Requirements for a DomainKeys Identified Mail (DKIM) Signing Practices Protocol
draft-ietf-dkim-ssp-requirements-05

[Ballot comment]
From Gen-ART Review by Vijay K. Gurbani.

  The introduction does a good job of introducing the problem
  for which the requirements are being sought.  Having said that,
  a few nits follow primarily to improve readability of the draft.

  1) S1, consider rewriting as follows to impart more clarity:

  OLD:
  This ambiguity can be used to mount a bid down attack
  which is inherent with systems that allow optional
  authentication like email
  NEW:
  This ambiguity can be used to mount a bid-down attack
  that is inherent with systems like email, which allow
  optional authentication

  2) S3, consider rewriting as follows to impart more clarity:

  OLD:
  This section tries to outline some usage scenarios
  that it is expected that DKIM signing/verifying will take place in,
  and how a new protocol might be helpful to clarify the relevance of
  DKIM signed mail.
  NEW:
  This section outlines expected usage scenarios where DKIM
  signaling/verifying will take place, and how a new protocol
  might help to clarify the relevance of DKIM-signed mail.

  3) S3.1, second paragraph: consider rewriting as follows to
  impart more clarity:

  OLD:
  Thus the receiver is at a disadvantage in that it does not know
  if it should ...
  NEW:
  Thus, the receiver is at a disadvantage in not knowing whether
  it should ...

  4) S3.2, list item 3: The first sentence consists of two fragments
  joined by a "but".  It would be more appropriate to join them by
  the phrase ", and furthermore".  The second fragment does not
  contradict the first, thus the "but" appears anomalous.

  5) S5.1, list item 4: Missing closing ']' in "Refs:..."

  6) S5.2, list item 3: s/ala/a la/

[Ballot comment]
The difference between scenario 1 and scenario 2 in section 3 depends on "A" being able to effect a difference in whether or not its signatures get invalidated on transit. Shouldn't there be a reference to how this is possible for A to influence?

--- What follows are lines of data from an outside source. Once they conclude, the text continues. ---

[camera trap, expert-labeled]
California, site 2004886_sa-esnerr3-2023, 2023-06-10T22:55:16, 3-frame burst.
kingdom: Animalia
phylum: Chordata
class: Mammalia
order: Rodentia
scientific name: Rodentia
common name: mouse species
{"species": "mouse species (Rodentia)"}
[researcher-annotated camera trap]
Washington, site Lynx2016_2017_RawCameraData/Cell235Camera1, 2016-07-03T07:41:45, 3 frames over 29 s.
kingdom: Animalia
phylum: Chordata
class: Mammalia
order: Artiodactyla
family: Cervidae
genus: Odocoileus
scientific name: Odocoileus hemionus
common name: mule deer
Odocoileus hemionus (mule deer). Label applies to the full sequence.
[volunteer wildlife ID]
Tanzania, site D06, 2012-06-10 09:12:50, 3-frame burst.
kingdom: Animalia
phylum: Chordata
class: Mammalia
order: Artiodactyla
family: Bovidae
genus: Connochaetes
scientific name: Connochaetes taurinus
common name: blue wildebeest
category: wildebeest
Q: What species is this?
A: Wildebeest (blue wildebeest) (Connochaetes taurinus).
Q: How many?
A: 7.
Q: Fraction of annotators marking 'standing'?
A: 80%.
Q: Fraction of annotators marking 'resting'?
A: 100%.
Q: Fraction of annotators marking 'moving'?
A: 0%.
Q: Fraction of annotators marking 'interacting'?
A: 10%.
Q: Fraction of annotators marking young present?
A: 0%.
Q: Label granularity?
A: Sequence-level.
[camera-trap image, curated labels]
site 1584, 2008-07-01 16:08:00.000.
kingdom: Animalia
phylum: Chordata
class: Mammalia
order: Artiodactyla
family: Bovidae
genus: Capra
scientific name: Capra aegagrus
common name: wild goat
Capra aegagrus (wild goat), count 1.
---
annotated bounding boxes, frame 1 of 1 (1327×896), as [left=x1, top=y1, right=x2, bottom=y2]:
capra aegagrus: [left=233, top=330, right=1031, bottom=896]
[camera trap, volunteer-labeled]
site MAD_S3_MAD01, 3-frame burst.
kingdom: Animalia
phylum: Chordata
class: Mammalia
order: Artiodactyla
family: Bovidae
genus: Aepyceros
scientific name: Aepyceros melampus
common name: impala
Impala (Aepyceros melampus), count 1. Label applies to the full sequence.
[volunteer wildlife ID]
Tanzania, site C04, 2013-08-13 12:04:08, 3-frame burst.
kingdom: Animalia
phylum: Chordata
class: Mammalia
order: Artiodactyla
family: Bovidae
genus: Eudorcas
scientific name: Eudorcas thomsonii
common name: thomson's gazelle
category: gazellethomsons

Section 5, introduction to this section: I can't understand how "the candidate protocol" for SSP and SSP must both meet the same requirements if they're different things.  I think this could be much clearer. Generally there needs to be a better distinction between "SSP" and "the protocol".

[Ballot comment]
A couple things that could be improved:

1. In some places it says "the [RFC2822].From domain", in another place it says "The domain part of the first address of the RFC2822.From".  The latter is more precise as the "From" header in an RFC2822 message may contain more than one address (if there is more than one author).  The best way to get consistency would be to add a definition for "From domain" (or similar term) as "The domain portion of the first address listed in an RFC 2822 From header" and then use "From domain" in the document.

2. Under "Security Requirements" item 2: "In particular the work and message exchanges involved MUST be order of a constant."  I don't know what this means or is trying to say.

[Ballot comment]
Requirements Language

  The key words "MUST", "MUST NOT", "REQUIRED", "SHALL", "SHALL NOT",
  "SHOULD", "SHOULD NOT", "RECOMMENDED", "MAY", and "OPTIONAL" in this
  document are to be interpreted as described in RFC 2119 [RFC2119].

Based on that RFC2119 definitions are not suitable for describing requirements and the abstract already consist of contradicting definitions. Why not write the definitions that actually are included in the document.

[Ballot comment]
Section 2., paragraph 0:
>    2.  In order to limit the cost of its use, any query service
>        supplying SSP's information MUST provide a definitive responsive
>        within a small, deterministic number of query exchanges.

  Given that the Internet is best-effort, this is impossible to
  guarantee in general. I'd suggest to soften the language or at least
  add a "during normal operation" qualifier.

[Ballot discuss]
Section 2., paragraph 0:
>    2.  The query/response in terms of latency time and the number of
>        packets involved MUST be low (order of 1 or 2 exchanges).
>          [Refs: Deployment Consideration 5]

  DISCUSS: This is a "please explain this in more detail" DISCUSS. This
  requirement is very terse, and I hence don't understand what it will
  mean in terms of what transport protocol is envisioned for SSP. Would
  this requirement for example rule out a TCP-based transport, because
  that requires a 3-way handshake at the TCP layer? Or is this saying
  "an SSP exchange should not take more than 1 or 2 SSP messages going
  back and forth"? I also don't quite understand how scenario 5
  motivates this requirement. The scenario is all about the ability to
  cache, which should be independent of what transport protocol is used.